Gasparo’s Twelve Tone piano miniatures disc showed, to those who weren’t previously aware of it, an impressively winning Křenek whose command of the idiom was enlivened by a degree of impressionistic beauty that never failed to grip and indeed to move. Since Křenek piano discs are hardly flavour of the month but neither are they now, thank goodness, the rare commodities that they once were, it has proved a pleasure to encounter the composer in Capriccio’s age-spanning conspectus. Whereas Gasparo took 1938-54 here we range from the early 1920 Sonatine to the late Sonata of 1988, written three years before his death, and it represents nearly seventy years of concentrated compositional life.

These are superficially more immediately appealing, perhaps, than Gasparo’s austere-sounding Twelve Tone selection but oddly I like them less. I was moved by them less, as well, and it’s hard to say why. Assuredly this has nothing to do with the lissom vivacity of pianist Till Alexander Körber.
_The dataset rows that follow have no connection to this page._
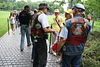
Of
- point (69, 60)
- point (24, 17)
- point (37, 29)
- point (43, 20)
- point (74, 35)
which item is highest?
point (24, 17)

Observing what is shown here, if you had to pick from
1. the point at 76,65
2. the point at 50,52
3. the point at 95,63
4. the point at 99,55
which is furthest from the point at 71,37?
the point at 50,52

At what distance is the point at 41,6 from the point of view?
11.4 feet

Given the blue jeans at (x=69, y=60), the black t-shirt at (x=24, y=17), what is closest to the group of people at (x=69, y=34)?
the blue jeans at (x=69, y=60)

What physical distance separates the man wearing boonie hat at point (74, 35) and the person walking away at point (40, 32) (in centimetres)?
75

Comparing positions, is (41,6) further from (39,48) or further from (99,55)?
(99,55)

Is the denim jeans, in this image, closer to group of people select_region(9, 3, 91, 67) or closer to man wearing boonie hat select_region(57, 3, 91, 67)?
group of people select_region(9, 3, 91, 67)

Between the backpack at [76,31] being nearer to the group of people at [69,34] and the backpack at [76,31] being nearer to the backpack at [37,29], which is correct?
the group of people at [69,34]

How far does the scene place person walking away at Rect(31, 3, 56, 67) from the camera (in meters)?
3.27

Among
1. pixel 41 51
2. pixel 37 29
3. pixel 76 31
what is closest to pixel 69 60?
pixel 76 31

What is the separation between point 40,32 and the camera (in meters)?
3.40

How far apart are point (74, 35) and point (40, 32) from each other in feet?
3.68

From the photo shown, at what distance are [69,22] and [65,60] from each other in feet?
3.21

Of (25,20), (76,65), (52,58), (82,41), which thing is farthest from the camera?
(25,20)

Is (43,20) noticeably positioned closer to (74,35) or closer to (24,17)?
(74,35)
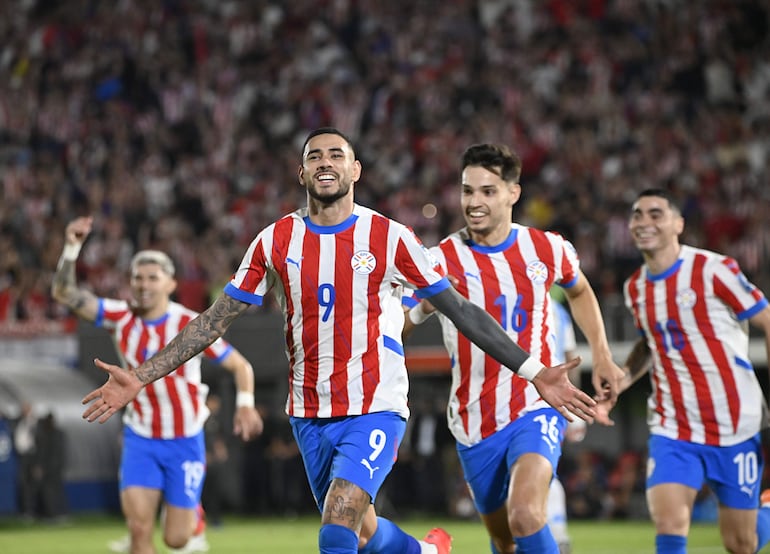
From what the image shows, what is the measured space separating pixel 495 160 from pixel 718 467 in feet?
7.38

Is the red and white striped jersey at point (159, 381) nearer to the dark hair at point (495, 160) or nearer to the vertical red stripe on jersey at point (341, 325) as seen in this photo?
the dark hair at point (495, 160)

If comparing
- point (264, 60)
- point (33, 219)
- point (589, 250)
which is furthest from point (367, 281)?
point (264, 60)

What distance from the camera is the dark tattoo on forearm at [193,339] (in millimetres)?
6051

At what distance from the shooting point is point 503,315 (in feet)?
23.6

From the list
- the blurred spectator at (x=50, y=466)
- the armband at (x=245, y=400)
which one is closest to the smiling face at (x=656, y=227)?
the armband at (x=245, y=400)

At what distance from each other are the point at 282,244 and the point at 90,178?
1800cm

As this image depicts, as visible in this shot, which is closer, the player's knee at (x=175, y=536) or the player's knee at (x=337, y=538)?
the player's knee at (x=337, y=538)

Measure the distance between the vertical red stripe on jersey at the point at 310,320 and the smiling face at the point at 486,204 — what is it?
1.32 m

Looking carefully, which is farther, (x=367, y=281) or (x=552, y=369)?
(x=367, y=281)

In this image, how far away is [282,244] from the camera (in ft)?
20.7

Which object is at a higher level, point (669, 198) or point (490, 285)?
point (669, 198)

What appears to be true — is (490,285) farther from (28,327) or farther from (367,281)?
(28,327)

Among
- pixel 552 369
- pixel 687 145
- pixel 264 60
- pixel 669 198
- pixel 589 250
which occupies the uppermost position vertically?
pixel 264 60

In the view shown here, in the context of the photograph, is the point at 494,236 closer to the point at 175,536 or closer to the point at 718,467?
the point at 718,467
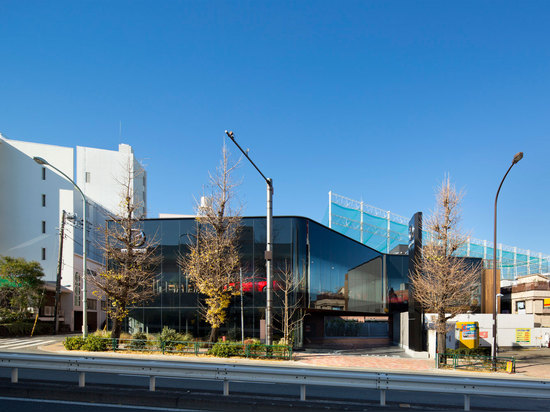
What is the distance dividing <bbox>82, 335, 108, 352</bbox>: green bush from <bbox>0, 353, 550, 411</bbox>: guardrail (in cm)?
1436

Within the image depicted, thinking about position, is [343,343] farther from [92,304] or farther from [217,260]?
[92,304]

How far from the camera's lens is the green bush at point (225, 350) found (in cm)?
2225

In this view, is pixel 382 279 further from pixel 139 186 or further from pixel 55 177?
pixel 139 186

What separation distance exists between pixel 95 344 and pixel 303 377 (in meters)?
18.1

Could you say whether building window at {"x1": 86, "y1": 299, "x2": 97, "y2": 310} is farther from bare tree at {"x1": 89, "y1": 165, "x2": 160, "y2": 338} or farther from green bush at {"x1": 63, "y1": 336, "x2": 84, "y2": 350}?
green bush at {"x1": 63, "y1": 336, "x2": 84, "y2": 350}

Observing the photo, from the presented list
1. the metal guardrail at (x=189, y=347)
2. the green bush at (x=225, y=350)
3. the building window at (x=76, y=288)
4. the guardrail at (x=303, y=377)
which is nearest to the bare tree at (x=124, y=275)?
the metal guardrail at (x=189, y=347)

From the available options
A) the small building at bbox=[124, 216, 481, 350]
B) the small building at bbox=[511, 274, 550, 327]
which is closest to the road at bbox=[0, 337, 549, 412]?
the small building at bbox=[124, 216, 481, 350]

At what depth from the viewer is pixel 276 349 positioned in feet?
73.2

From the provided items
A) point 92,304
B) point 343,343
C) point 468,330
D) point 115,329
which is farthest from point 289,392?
point 92,304

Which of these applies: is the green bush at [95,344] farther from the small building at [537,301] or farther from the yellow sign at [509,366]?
the small building at [537,301]

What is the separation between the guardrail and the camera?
8.60m

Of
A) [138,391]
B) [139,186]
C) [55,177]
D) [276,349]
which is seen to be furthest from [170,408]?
[139,186]

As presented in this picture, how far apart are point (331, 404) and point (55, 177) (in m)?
54.0

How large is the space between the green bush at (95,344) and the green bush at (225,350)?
5.92 meters
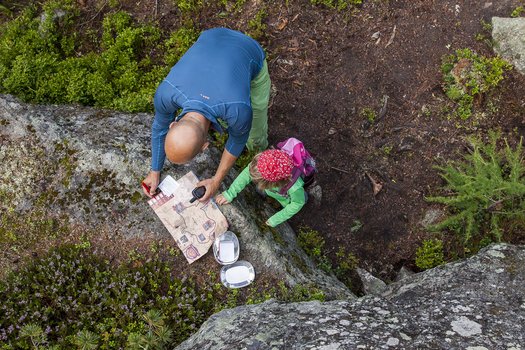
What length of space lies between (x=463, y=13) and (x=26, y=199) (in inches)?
296

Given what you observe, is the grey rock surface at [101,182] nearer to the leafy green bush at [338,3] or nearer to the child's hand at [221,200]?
the child's hand at [221,200]

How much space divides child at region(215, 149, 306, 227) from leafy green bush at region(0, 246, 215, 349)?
1.27m

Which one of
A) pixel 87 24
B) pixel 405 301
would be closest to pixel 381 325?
pixel 405 301

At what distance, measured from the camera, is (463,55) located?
747 centimetres

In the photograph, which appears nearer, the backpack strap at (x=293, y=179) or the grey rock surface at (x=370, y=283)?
the backpack strap at (x=293, y=179)

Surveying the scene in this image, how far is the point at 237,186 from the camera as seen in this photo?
5.92 m

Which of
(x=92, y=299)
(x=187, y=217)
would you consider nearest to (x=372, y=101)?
(x=187, y=217)

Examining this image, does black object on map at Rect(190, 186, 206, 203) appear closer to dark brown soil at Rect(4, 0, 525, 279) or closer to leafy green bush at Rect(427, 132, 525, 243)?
dark brown soil at Rect(4, 0, 525, 279)

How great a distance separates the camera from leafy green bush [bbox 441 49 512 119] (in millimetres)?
7297

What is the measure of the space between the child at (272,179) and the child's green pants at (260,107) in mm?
920

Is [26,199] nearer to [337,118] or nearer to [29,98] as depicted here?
[29,98]

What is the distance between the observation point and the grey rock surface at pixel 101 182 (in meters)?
6.01

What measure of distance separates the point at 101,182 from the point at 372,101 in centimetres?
451

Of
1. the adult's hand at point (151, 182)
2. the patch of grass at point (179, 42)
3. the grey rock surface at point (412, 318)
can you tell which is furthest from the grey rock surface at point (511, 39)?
the adult's hand at point (151, 182)
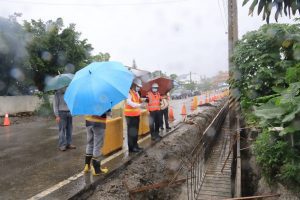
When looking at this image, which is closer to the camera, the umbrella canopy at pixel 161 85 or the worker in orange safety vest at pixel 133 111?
the worker in orange safety vest at pixel 133 111

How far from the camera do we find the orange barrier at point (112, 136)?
7.24m

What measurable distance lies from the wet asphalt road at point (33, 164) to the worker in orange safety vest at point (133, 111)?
1216 mm

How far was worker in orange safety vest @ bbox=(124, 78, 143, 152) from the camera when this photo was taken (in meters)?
6.96

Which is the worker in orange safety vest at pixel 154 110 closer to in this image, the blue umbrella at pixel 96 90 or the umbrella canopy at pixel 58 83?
the umbrella canopy at pixel 58 83

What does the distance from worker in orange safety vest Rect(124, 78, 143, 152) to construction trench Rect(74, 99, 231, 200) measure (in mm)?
439

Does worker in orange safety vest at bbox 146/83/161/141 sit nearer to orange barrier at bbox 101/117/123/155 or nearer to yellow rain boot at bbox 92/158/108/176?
orange barrier at bbox 101/117/123/155

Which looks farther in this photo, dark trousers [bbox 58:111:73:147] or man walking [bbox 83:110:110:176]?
dark trousers [bbox 58:111:73:147]

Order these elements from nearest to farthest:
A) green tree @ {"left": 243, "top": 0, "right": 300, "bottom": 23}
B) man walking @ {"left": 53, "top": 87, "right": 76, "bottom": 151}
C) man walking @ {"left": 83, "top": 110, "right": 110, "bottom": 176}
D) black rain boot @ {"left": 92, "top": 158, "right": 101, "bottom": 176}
→ green tree @ {"left": 243, "top": 0, "right": 300, "bottom": 23}, man walking @ {"left": 83, "top": 110, "right": 110, "bottom": 176}, black rain boot @ {"left": 92, "top": 158, "right": 101, "bottom": 176}, man walking @ {"left": 53, "top": 87, "right": 76, "bottom": 151}

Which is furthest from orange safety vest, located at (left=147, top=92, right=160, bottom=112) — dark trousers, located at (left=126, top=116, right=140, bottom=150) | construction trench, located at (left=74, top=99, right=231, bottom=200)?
dark trousers, located at (left=126, top=116, right=140, bottom=150)

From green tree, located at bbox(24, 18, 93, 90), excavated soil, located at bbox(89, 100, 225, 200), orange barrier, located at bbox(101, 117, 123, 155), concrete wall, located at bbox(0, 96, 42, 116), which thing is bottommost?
excavated soil, located at bbox(89, 100, 225, 200)

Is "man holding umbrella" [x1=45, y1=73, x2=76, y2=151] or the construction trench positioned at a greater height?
"man holding umbrella" [x1=45, y1=73, x2=76, y2=151]

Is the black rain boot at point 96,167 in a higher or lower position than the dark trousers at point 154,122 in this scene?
lower

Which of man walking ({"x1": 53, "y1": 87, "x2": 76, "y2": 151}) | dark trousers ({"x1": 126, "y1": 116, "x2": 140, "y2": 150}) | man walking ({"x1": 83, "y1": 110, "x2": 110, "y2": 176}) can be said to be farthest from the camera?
man walking ({"x1": 53, "y1": 87, "x2": 76, "y2": 151})

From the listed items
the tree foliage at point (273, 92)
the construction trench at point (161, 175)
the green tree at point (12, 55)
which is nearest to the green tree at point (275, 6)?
the tree foliage at point (273, 92)
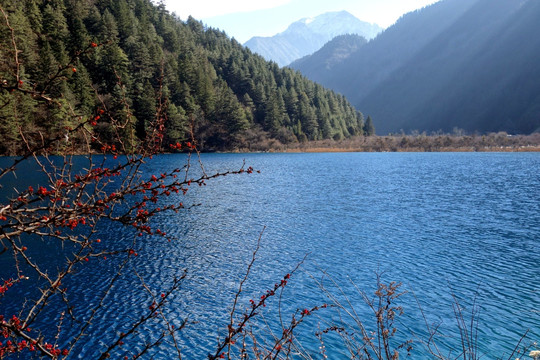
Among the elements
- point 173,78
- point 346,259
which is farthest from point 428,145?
point 346,259

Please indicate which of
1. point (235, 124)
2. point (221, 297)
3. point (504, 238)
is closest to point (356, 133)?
point (235, 124)

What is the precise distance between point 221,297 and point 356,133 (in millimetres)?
167064

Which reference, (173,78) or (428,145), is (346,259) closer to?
(173,78)

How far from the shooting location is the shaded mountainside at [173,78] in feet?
291

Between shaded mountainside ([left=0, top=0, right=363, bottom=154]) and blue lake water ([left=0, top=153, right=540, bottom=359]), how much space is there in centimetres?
5259

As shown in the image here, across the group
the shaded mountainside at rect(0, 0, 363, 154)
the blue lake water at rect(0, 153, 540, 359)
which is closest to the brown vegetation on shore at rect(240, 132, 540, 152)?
the shaded mountainside at rect(0, 0, 363, 154)

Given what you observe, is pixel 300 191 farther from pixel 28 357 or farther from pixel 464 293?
pixel 28 357

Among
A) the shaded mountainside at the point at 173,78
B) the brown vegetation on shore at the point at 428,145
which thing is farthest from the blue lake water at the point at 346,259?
the brown vegetation on shore at the point at 428,145

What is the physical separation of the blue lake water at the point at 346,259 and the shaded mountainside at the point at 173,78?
5259cm

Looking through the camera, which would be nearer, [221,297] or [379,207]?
[221,297]

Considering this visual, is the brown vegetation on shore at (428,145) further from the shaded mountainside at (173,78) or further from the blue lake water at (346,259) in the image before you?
the blue lake water at (346,259)

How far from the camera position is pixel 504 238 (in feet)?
83.8

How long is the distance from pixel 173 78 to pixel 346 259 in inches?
4342

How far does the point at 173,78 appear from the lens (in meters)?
117
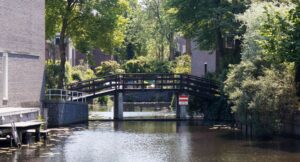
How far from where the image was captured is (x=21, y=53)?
3459cm

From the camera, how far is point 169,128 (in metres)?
39.8

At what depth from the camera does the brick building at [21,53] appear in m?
32.2

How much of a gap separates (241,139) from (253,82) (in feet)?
10.7

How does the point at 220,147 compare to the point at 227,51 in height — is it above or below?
below

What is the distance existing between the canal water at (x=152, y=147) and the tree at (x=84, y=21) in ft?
40.3

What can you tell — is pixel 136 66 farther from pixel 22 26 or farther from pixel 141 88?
pixel 22 26

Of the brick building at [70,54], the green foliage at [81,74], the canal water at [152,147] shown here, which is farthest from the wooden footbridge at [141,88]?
the green foliage at [81,74]

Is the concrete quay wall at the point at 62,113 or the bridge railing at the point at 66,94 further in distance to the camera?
the bridge railing at the point at 66,94

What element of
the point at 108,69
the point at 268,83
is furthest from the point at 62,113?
the point at 108,69

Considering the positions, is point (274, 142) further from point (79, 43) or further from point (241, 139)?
point (79, 43)

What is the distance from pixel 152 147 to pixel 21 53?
1062cm

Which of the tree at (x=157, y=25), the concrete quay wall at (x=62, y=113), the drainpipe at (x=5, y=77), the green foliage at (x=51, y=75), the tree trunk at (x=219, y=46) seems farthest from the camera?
the tree at (x=157, y=25)

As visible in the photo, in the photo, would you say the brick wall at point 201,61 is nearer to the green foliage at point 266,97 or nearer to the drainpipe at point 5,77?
the green foliage at point 266,97

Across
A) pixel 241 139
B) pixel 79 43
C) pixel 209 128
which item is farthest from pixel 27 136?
pixel 79 43
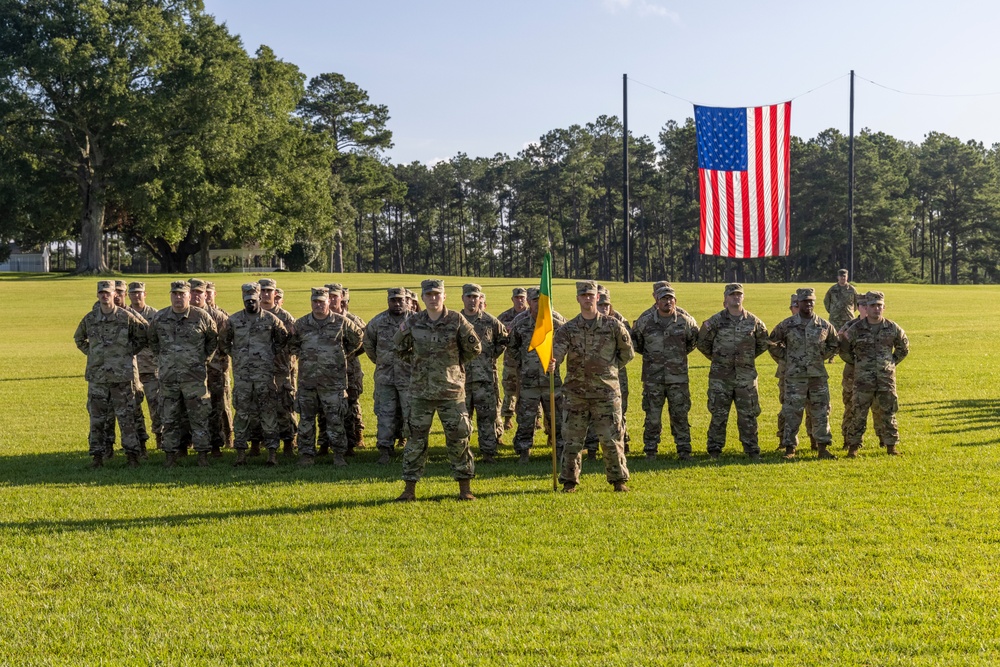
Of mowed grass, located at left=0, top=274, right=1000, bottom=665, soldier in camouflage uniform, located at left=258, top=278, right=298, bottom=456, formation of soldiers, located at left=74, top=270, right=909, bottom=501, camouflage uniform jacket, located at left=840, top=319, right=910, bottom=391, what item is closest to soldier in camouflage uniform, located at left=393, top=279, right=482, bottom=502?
mowed grass, located at left=0, top=274, right=1000, bottom=665

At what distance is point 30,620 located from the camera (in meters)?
6.72

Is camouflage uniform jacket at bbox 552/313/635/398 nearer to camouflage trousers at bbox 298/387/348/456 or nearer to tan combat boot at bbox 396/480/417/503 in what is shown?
tan combat boot at bbox 396/480/417/503

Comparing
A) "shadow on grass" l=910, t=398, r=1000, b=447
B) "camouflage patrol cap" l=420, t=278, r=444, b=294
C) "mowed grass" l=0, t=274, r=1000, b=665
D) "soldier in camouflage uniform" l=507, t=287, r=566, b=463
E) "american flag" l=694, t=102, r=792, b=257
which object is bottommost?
"mowed grass" l=0, t=274, r=1000, b=665

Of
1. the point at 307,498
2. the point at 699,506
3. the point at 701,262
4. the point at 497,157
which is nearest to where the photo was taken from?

In the early Sonatine for example he catches the romantic drive fused with hints of chromaticism that gives this piece its dramatic tension. The post-Romantic harmonies are quite explicit but whilst the slow movement – a sliver under two minutes in length – is incisive and full of attractive chordal development the vivace finale is a bit of a nondescript whirl. The Twelve Variations are commendably cogent – they’re grouped into three (5, 3 and 4 variations) and elliptical, tangential composition is the order of the day. The second group of three - two adagios and an allegretto – rises and crests on waves of brow-furrowing ambiguity, intensely compressed and ultimately rather bleak. The final Adagio variation seems to be slipping away but then ends on a note of absolute defiance. I can’t tell what musico-biographical forces may have been at work in this 1937 work but one can guess and they seem unignorable.

The Piano Piece in Eleven Parts (1967) jumps forward three decades to Křenek’s American years. The work’s formal symmetry is matched by concision and moments of fractious outburst (listen to the walking left hand bass of No.3!) as well as the almost pointillist lucidity of such as No.10. Echoes from Austria is a series of very short Ländler, the adduced complexity of which is suggested in the notes. Certainly this is, at its simplest and most critically crude, a bittersweet exercise but it is full of a degree of ambivalence (see the Moderato Fifth) and barely concealed vehemence – an almost frantic intensity of feeling is palpable in the last, a Larghetto-Allegro that ends in fissure and driving collapse. The Seventh Sonata (Op.240, 1988) adheres to a more introspective but also playful aesthetic, with a spare central panel, and subsequent ascending motifs of great (but never overwrought) complex simplicity. It’s an eleven-minute summation of wisdom and technical sophistication.

Körber writes helpful notes as well as steering us through the curve of Křenek’s compositional development with adroit musicality. As I said I think the greater reserves of beauty and precision lie in the Twelve Tone selection but Capriccio gives us a high vantage point over his oeuvre.